• **SET EXERCISE**
Each entry below is to be transcribed exactly.
## Begin PROVIDED INFORMATION
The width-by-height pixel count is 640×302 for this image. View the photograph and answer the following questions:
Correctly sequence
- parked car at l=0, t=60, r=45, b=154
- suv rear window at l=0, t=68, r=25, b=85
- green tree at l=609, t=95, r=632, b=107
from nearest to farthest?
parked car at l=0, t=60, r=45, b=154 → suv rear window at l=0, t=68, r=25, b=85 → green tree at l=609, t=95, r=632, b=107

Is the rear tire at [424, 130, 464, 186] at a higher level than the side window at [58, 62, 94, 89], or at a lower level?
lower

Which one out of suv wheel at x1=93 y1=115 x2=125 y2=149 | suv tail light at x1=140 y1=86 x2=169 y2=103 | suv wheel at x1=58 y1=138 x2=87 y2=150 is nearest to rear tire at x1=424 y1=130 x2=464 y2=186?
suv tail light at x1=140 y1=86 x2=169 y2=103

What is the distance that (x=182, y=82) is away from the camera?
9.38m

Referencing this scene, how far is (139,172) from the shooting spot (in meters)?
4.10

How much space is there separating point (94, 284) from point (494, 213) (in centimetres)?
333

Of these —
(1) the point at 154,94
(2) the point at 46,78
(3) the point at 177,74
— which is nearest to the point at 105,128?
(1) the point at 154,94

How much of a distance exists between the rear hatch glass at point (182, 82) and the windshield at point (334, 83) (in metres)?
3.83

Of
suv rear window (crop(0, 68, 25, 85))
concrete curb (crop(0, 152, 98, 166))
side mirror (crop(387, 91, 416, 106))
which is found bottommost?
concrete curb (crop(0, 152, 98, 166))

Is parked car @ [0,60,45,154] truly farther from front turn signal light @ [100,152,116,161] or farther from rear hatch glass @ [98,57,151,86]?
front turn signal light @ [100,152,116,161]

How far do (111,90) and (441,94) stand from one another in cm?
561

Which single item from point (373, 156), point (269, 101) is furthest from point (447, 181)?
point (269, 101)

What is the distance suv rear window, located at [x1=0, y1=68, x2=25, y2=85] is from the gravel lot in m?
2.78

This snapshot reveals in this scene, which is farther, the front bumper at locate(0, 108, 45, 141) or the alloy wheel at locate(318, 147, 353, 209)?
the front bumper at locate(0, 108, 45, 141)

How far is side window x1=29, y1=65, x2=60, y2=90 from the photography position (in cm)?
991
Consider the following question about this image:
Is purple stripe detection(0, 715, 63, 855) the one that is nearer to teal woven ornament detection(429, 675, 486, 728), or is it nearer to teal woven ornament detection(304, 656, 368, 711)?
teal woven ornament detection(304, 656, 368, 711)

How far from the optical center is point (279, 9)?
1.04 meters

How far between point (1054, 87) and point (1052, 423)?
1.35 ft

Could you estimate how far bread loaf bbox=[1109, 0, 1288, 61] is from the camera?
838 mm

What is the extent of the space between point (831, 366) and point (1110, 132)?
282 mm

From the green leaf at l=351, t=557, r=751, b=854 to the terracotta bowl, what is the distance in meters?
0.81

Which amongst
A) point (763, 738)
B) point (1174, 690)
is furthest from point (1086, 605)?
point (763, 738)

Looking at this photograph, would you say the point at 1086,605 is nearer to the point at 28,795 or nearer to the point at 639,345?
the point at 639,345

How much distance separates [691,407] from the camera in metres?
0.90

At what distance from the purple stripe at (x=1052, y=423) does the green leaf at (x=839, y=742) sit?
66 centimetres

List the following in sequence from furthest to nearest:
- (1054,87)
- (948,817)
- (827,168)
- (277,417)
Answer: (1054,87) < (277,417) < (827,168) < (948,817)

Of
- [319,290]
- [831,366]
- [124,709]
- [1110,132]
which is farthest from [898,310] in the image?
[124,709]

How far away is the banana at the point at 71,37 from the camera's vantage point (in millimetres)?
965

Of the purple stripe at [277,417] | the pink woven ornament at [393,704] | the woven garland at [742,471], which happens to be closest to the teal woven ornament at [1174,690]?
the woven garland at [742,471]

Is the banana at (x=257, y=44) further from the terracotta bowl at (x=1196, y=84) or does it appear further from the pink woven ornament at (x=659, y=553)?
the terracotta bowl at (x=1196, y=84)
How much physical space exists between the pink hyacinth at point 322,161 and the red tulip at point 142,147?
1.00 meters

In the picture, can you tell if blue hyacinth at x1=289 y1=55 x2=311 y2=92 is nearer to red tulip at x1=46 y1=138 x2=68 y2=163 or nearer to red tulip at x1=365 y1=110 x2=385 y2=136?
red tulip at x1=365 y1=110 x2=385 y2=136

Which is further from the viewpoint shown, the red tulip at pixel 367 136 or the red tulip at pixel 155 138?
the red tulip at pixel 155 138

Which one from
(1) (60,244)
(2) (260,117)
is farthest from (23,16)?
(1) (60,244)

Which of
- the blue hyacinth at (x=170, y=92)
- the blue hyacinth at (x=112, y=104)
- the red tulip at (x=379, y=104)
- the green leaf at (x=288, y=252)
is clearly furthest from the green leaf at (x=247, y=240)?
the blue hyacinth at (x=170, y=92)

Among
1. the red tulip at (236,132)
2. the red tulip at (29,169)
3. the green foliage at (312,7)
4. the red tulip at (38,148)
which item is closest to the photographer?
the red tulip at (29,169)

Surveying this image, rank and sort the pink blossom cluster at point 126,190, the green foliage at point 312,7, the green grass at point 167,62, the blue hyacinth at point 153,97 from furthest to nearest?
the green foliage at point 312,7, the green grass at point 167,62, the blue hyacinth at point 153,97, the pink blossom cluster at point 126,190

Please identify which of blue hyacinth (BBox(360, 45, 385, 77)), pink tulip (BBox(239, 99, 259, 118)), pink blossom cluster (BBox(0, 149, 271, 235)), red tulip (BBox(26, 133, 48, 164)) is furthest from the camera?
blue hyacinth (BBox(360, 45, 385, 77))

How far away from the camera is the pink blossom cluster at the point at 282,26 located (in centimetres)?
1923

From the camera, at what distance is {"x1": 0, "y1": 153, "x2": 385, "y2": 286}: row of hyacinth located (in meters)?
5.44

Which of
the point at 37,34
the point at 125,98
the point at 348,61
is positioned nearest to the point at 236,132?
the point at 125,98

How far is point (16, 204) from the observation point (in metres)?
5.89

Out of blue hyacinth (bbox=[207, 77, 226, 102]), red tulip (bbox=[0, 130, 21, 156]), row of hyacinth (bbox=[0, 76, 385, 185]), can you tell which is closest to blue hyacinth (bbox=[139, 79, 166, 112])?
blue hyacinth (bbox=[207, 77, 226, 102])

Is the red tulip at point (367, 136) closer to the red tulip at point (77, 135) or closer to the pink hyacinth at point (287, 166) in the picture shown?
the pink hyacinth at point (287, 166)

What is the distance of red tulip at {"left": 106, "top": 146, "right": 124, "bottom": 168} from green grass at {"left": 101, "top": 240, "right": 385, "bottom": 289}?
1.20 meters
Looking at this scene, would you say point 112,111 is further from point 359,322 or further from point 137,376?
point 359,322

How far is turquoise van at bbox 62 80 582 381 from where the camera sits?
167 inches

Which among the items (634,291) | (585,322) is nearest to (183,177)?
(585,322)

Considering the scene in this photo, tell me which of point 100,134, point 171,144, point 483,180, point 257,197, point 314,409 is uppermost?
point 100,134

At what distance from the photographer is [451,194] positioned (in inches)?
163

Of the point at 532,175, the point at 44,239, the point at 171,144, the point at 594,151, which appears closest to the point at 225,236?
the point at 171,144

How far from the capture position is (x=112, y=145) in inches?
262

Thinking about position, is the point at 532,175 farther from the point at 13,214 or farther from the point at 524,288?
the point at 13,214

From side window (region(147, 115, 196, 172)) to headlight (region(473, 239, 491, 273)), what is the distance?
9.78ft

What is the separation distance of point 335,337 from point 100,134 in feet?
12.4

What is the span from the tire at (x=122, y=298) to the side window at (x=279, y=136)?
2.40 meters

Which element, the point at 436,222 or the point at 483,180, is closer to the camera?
## End PROVIDED INFORMATION
• **WORKED ANSWER**
The width-by-height pixel count is 640×302 for this image. View the photograph and answer the following questions:
Correctly sequence
- parked car at l=0, t=60, r=45, b=154
- suv rear window at l=0, t=68, r=25, b=85
- green tree at l=609, t=95, r=632, b=107
from nearest to farthest?
parked car at l=0, t=60, r=45, b=154 → suv rear window at l=0, t=68, r=25, b=85 → green tree at l=609, t=95, r=632, b=107

Is the rear tire at [424, 130, 464, 186] at a higher level than the side window at [58, 62, 94, 89], or at a lower level?
lower

Which one out of suv wheel at x1=93 y1=115 x2=125 y2=149 | suv tail light at x1=140 y1=86 x2=169 y2=103 | suv wheel at x1=58 y1=138 x2=87 y2=150 is nearest to rear tire at x1=424 y1=130 x2=464 y2=186?
suv tail light at x1=140 y1=86 x2=169 y2=103

What is the distance that (x=182, y=82) is away from the camera?
9.38m

Referencing this scene, how far is (139,172) from the shooting spot (in meters)?
4.10

How much space is there separating point (94, 284) from point (494, 213) (in centimetres)?
333

Of these —
(1) the point at 154,94
(2) the point at 46,78
(3) the point at 177,74
— which is nearest to the point at 105,128?
(1) the point at 154,94

How much of a distance exists between the rear hatch glass at point (182, 82) and the windshield at point (334, 83) (in metres)?
3.83

Of
suv rear window (crop(0, 68, 25, 85))
concrete curb (crop(0, 152, 98, 166))
side mirror (crop(387, 91, 416, 106))
which is found bottommost?
concrete curb (crop(0, 152, 98, 166))

Is parked car @ [0,60,45,154] truly farther from front turn signal light @ [100,152,116,161] or farther from rear hatch glass @ [98,57,151,86]?
front turn signal light @ [100,152,116,161]

How far do (111,90) and (441,94) stand from one another in cm?
561

Which single item from point (373, 156), point (269, 101) is furthest from point (447, 181)?
point (269, 101)

What is the distance suv rear window, located at [x1=0, y1=68, x2=25, y2=85] is from the gravel lot in m?
2.78

This snapshot reveals in this scene, which is farther, the front bumper at locate(0, 108, 45, 141) or the alloy wheel at locate(318, 147, 353, 209)?
the front bumper at locate(0, 108, 45, 141)

How far is side window x1=29, y1=65, x2=60, y2=90 from the photography position (in cm)?
991
Consider the following question about this image:
Is purple stripe detection(0, 715, 63, 855) the one that is nearer to teal woven ornament detection(429, 675, 486, 728), or is it nearer to teal woven ornament detection(304, 656, 368, 711)?
teal woven ornament detection(304, 656, 368, 711)

How far from the optical center is point (279, 9)?
1.04 meters

How far between point (1054, 87) and point (1052, 423)?
1.35 ft

Could you estimate how far bread loaf bbox=[1109, 0, 1288, 61] is from the camera?
838 mm

What is the extent of the space between point (831, 366) and point (1110, 132)?
282 mm

From the green leaf at l=351, t=557, r=751, b=854 to the terracotta bowl, what is the distance in meters?
0.81

Which amongst
A) point (763, 738)
B) point (1174, 690)
is furthest from point (1086, 605)?
point (763, 738)

Looking at this photograph, would you say the point at 1086,605 is nearer to the point at 28,795 or nearer to the point at 639,345?
the point at 639,345

How much distance separates [691,407] from the camera in metres?
0.90

At what distance from the purple stripe at (x=1052, y=423) does the green leaf at (x=839, y=742) sit?
66 centimetres

List the following in sequence from furthest to nearest:
- (1054,87)
- (948,817)
- (827,168)
- (277,417)
Answer: (1054,87) < (277,417) < (827,168) < (948,817)

Of
- [319,290]
- [831,366]
- [124,709]
- [1110,132]
which is farthest from [898,310] in the image?
[124,709]

How far away is the banana at the point at 71,37 from the camera's vantage point (in millimetres)?
965

Of the purple stripe at [277,417] | the pink woven ornament at [393,704] | the woven garland at [742,471], which happens to be closest to the teal woven ornament at [1174,690]?
the woven garland at [742,471]

Is the banana at (x=257, y=44) further from the terracotta bowl at (x=1196, y=84) or does it appear further from the pink woven ornament at (x=659, y=553)?
the terracotta bowl at (x=1196, y=84)
How much physical space exists between the pink hyacinth at point 322,161 and the red tulip at point 142,147?
1.00 meters

In the picture, can you tell if blue hyacinth at x1=289 y1=55 x2=311 y2=92 is nearer to red tulip at x1=46 y1=138 x2=68 y2=163 or nearer to red tulip at x1=365 y1=110 x2=385 y2=136?
red tulip at x1=365 y1=110 x2=385 y2=136

Which is further from the viewpoint shown, the red tulip at pixel 367 136 or the red tulip at pixel 155 138?
the red tulip at pixel 155 138

Which one from
(1) (60,244)
(2) (260,117)
is farthest from (23,16)?
(1) (60,244)

Which of
- the blue hyacinth at (x=170, y=92)
- the blue hyacinth at (x=112, y=104)
- the red tulip at (x=379, y=104)
- the green leaf at (x=288, y=252)
is clearly furthest from the green leaf at (x=247, y=240)?
the blue hyacinth at (x=170, y=92)

Among
1. the red tulip at (236,132)
2. the red tulip at (29,169)
3. the green foliage at (312,7)
4. the red tulip at (38,148)
which item is closest to the photographer?
the red tulip at (29,169)

Surveying this image, rank and sort the pink blossom cluster at point 126,190, the green foliage at point 312,7, the green grass at point 167,62, the blue hyacinth at point 153,97 from furthest to nearest?
the green foliage at point 312,7, the green grass at point 167,62, the blue hyacinth at point 153,97, the pink blossom cluster at point 126,190

Please identify which of blue hyacinth (BBox(360, 45, 385, 77)), pink tulip (BBox(239, 99, 259, 118)), pink blossom cluster (BBox(0, 149, 271, 235)), red tulip (BBox(26, 133, 48, 164)) is furthest from the camera?
blue hyacinth (BBox(360, 45, 385, 77))

How far away from the camera is the pink blossom cluster at the point at 282,26 located (in centimetres)?
1923

From the camera, at what distance is {"x1": 0, "y1": 153, "x2": 385, "y2": 286}: row of hyacinth located (in meters)?
5.44

Which of
the point at 37,34
the point at 125,98
the point at 348,61
is positioned nearest to the point at 236,132?
the point at 125,98

How far is point (16, 204) from the observation point (in metres)?
5.89

Out of blue hyacinth (bbox=[207, 77, 226, 102]), red tulip (bbox=[0, 130, 21, 156]), row of hyacinth (bbox=[0, 76, 385, 185]), can you tell which is closest to blue hyacinth (bbox=[139, 79, 166, 112])?
blue hyacinth (bbox=[207, 77, 226, 102])

Is the red tulip at point (367, 136) closer to the red tulip at point (77, 135) or closer to the pink hyacinth at point (287, 166) in the picture shown?
the pink hyacinth at point (287, 166)

What is the distance of red tulip at {"left": 106, "top": 146, "right": 124, "bottom": 168} from green grass at {"left": 101, "top": 240, "right": 385, "bottom": 289}?
1.20 meters
Looking at this scene, would you say point 112,111 is further from point 359,322 or further from point 137,376?
point 359,322

How far is turquoise van at bbox 62 80 582 381 from where the camera sits?
167 inches

Which among the items (634,291) | (585,322) is nearest to (183,177)?
(585,322)

Considering the scene in this photo, tell me which of point 100,134, point 171,144, point 483,180, point 257,197, point 314,409 is uppermost?
point 100,134

At what distance from the photographer is [451,194] positioned (in inches)?
163

Of the point at 532,175, the point at 44,239, the point at 171,144, the point at 594,151, which appears closest to the point at 225,236?
the point at 171,144

How far from the capture position is (x=112, y=145) in inches?
262

Thinking about position, is the point at 532,175 farther from the point at 13,214 or farther from the point at 524,288?
the point at 13,214

From side window (region(147, 115, 196, 172)) to headlight (region(473, 239, 491, 273)), what is the distance?
9.78ft

What is the separation distance of point 335,337 from point 100,134 in feet?
12.4

What is the span from the tire at (x=122, y=298) to the side window at (x=279, y=136)?
2.40 meters

Which element, the point at 436,222 or the point at 483,180, is closer to the camera?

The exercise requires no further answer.